Text block:
Insights from paper - The Google File System

Apr 18, 2023

Introduction

The Google File System is a scalable distributed file system for large distributed data-intensive applications. It provides fault tolerance and high aggregate performance.

Google designed and implemented the Google File System (GFS) to meet the rapidly growing demands of Google’s data processing needs. Google has explored some radically different points in the design space.

Component failures are the norm rather than the exception.
Files are huge by traditional standards. Multi-GB files are common.
Most files are mutated by appending new data rather than overwriting existing data.
Co-designing the applications and the file system API benefits the overall system.

Google also introduced atomic append operation so multiple clients can append concurrently to a file without extra synchronization.

Design Overview

Assumptions

The system is built from many inexpensive commodity components that often fail.
The system stores a modest number of large files.
The workloads primarily consist of two kinds of reads: large streaming reads and small random reads.
The workloads also have many large, sequential writes that append data to files.
The system must efficiently implement well-defined semantics for multiple clients that concurrently append to the same file.
High sustained bandwidth is more important than low latency.

Interface

GFS supports the usual operations to create, delete, open, close, read, and write files.

It has two more operations listed below:

Snapshot- Snapshot creates a copy of a file or a directory tree at a low cost.
Record append - It allows multiple clients to append data to the same file concurrently while guaranteeing the atomicity of each client’s append.

We will discuss these two operations in detail in later sections.

Architecture

A GFS cluster consists of a single master and multiple chunk servers.

Collected material:
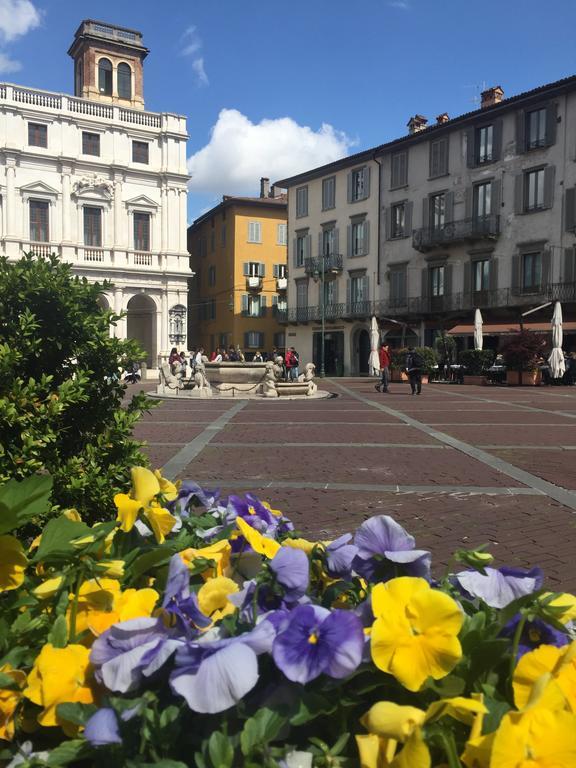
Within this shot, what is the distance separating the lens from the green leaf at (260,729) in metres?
0.92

Required tasks:
[a] Repeat word for word the part of the Google File System text starting with "Design Overview" and going on through "data to files.".
[b] Which usual file operations does GFS support, according to the Google File System text?
[c] Using the Google File System text, answer each question:
(i) What size of file is described as common?
(ii) What is considered more important than low latency?
(iii) What does a GFS cluster consist of?
The listing is separate from the Google File System text.

Full solutions:
[a]
Design Overview

Assumptions

The system is built from many inexpensive commodity components that often fail.
The system stores a modest number of large files.
The workloads primarily consist of two kinds of reads: large streaming reads and small random reads.
The workloads also have many large, sequential writes that append data to files.

[b] Create, delete, open, close, read, and write.

[c]
(i) Multi-GB files.
(ii) High sustained bandwidth.
(iii) A single master and multiple chunk servers.